You may remember that you need to get all the way till 40 to realize, nope, that proposition is not a proof for primes.

So even if 39 people here in this thread said (and they didn't: 3 persons noted unclarity/conditional "If"/gap), you need to get a statistical bundle together for a proof like the one you'd like.

So when you write, "

Katy, what I see from this thread is that you were the only one confused by the very clear language of Vago and Young's writeup of their study," you make not only false statement, but you employ a false proposition (see prime number example above) unless you can find your sample size to be true for many, many people-- and already you don't have that while still in the single digits of people replying.

This is why science has sample sizes that are large and backed up with data so that "trust" is nice, but backed by transparency-- like not keeping

opaque, standing well on one's data.

And this is why I have questions about the Harvard-CUNY Davis-Vago "study", particularly in the line starting "Indeed, in a recent study..."

They offer

~~to ~~evidence or details of their work?
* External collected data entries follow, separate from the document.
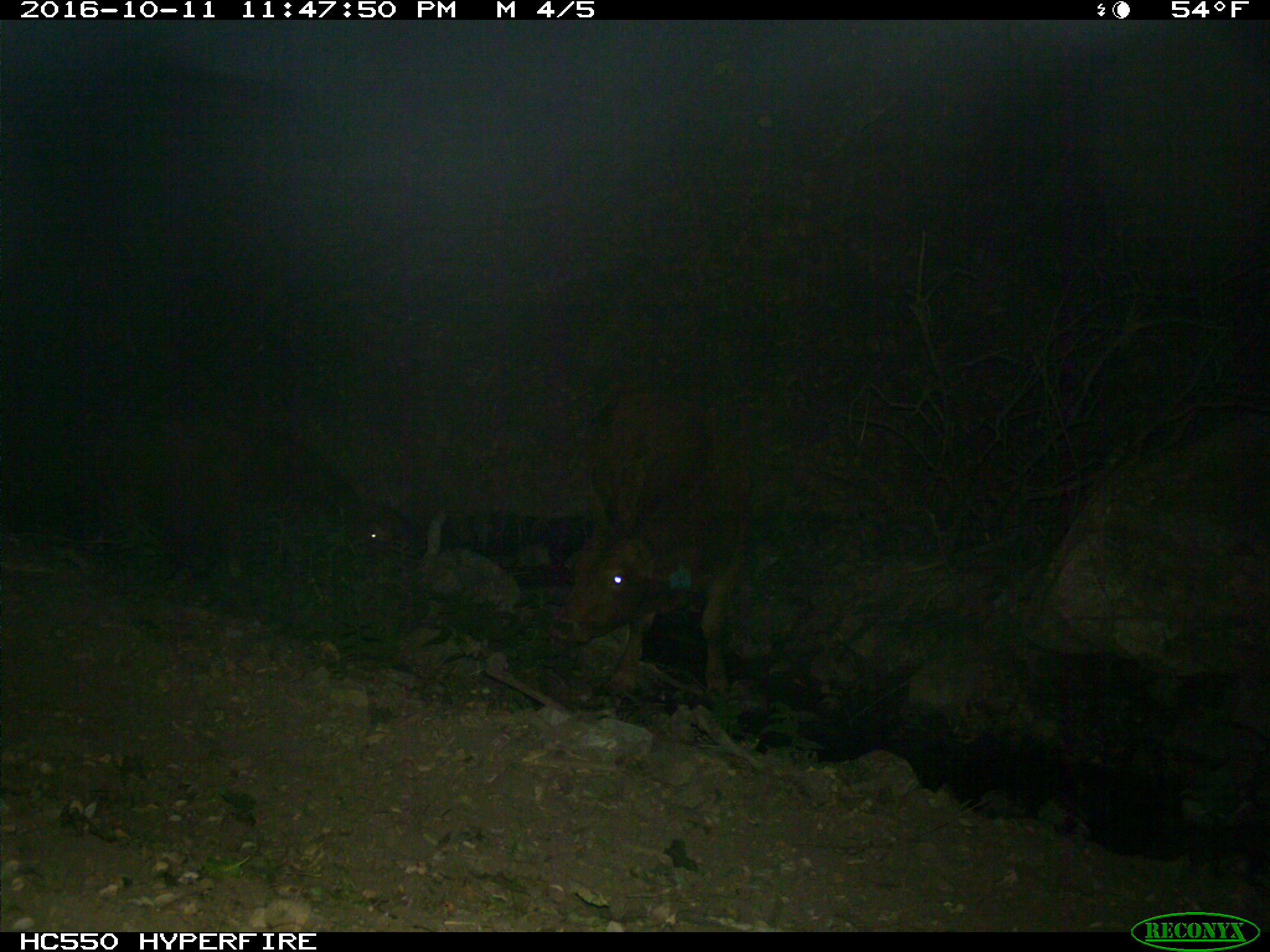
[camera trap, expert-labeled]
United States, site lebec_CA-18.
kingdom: Animalia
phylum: Chordata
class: Mammalia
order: Artiodactyla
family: Bovidae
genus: Bos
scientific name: Bos taurus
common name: domestic cow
Bos taurus (domestic cow).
You could not even reply to my questions about their work (number of participants, for example).

Other questions:

What are their criteria of "adept" meditators and how did they obtain/vet this population? Was it double-blind

qualification for obtaining participants or did some "teacher", perhaps the Shinzen Young you mention, just hand picking people?
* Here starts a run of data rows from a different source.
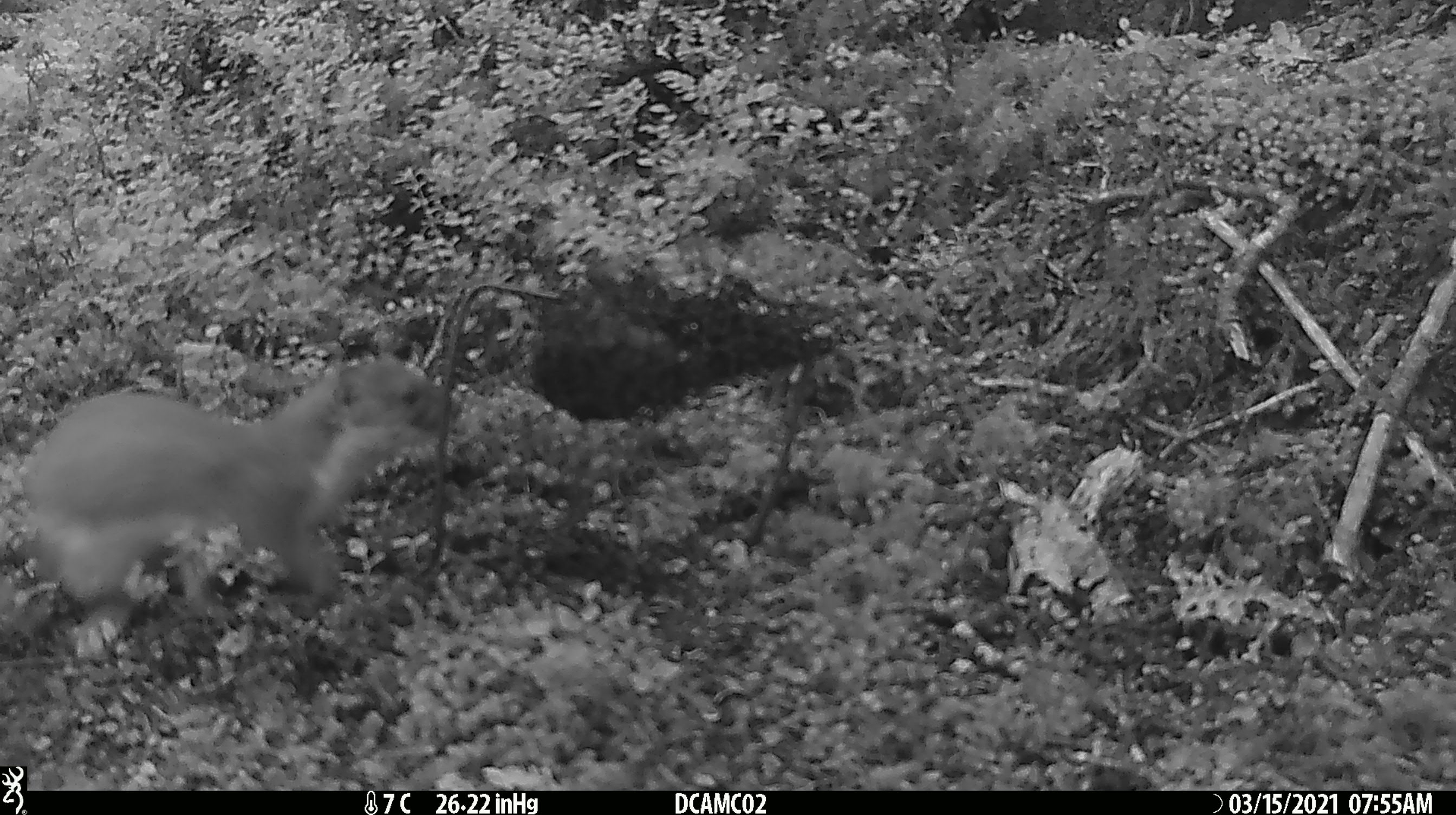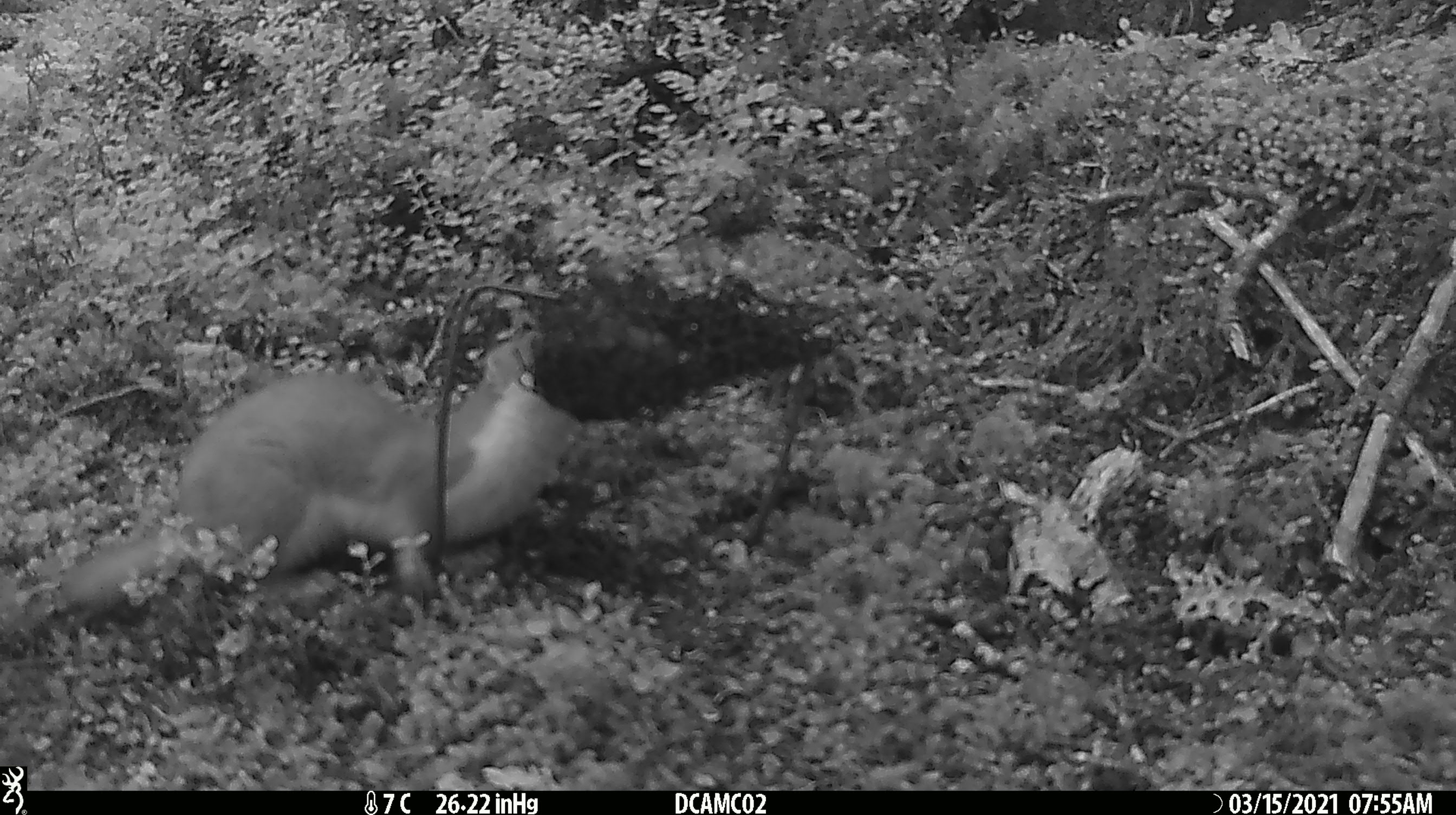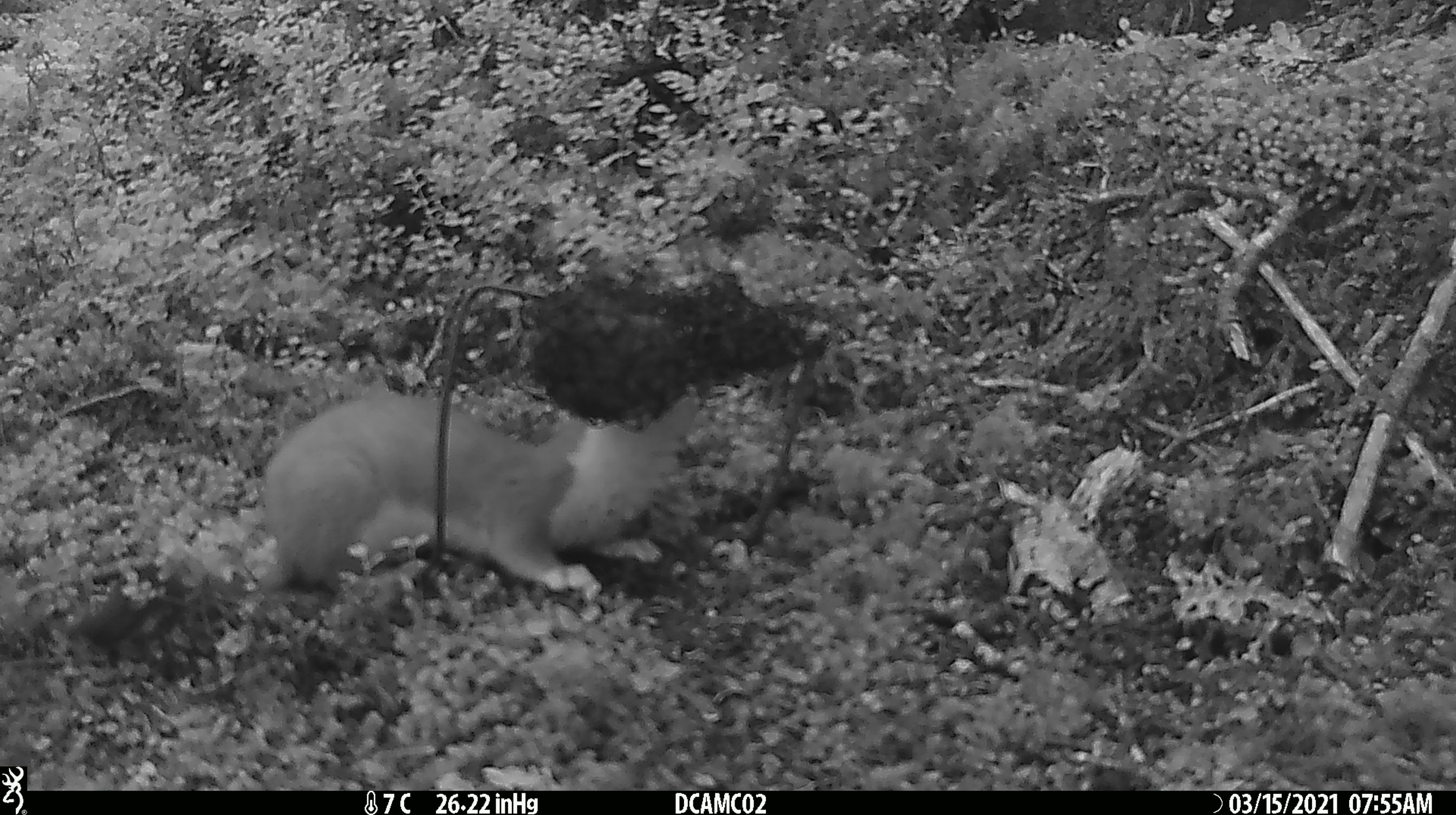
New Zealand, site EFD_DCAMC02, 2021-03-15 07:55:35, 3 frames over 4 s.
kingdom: Animalia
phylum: Chordata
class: Mammalia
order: Carnivora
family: Mustelidae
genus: Mustela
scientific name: Mustela erminea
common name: stoat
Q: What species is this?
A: Stoat (Mustela erminea).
__Why is my inquery relevant in general (in my opinion)?__Well, what is the are the results of being incomplete and unquestionably incomplete in their data and methods?

There's costs and distribution of state

public money for example,

and the accountability ethic when using the public's money:

- What did it cost the CUNY (a state-funded school) to put X-number of of undefined people in a scanner?
- What did I get for that payment and why can't I and other payers of CUNY-fMRI work in NY state that year, see the results of "a recent study"?
- How many homeless children (under 18) are there in New York City? Could an evidenced-based food and shelter service have gotten more money if CUNY did not?
- Who should be funded, an evidenced-based, stastical model or an unknown, fill-in-the-blanks work?

__Now related to meditation and the rigor to study it scientifically:__People have limited time; what should they study?

Should people study something they can see the evidence of which for themselves or should people study something that they must fill in the blanks with faith in charasmatic persons?

If meditation were a pharmaceutical (and there's eveidence it can be), then should you take pills that have incomplete, guesswork studies or should you take pills that are clear in their evidence basis?

Back to you, becuase you linked these studies:

Again, what can you tell me about the study from the Harvard-CUNY paper you choose to cite here?

How many participants?

Ages?

Definition of "adept practitioners?

Who wrote the definition?

Costs?

etc

If you have developed some skillful attributes from your (presumed) meditation practice, you then may take interest in how "studies" of meditation are carried out and shared publically: Are studies rigorous, accountable and transparent welcoming all to review and scrutinize and improve (like open software) or closed and incomplete, subject to guesswork?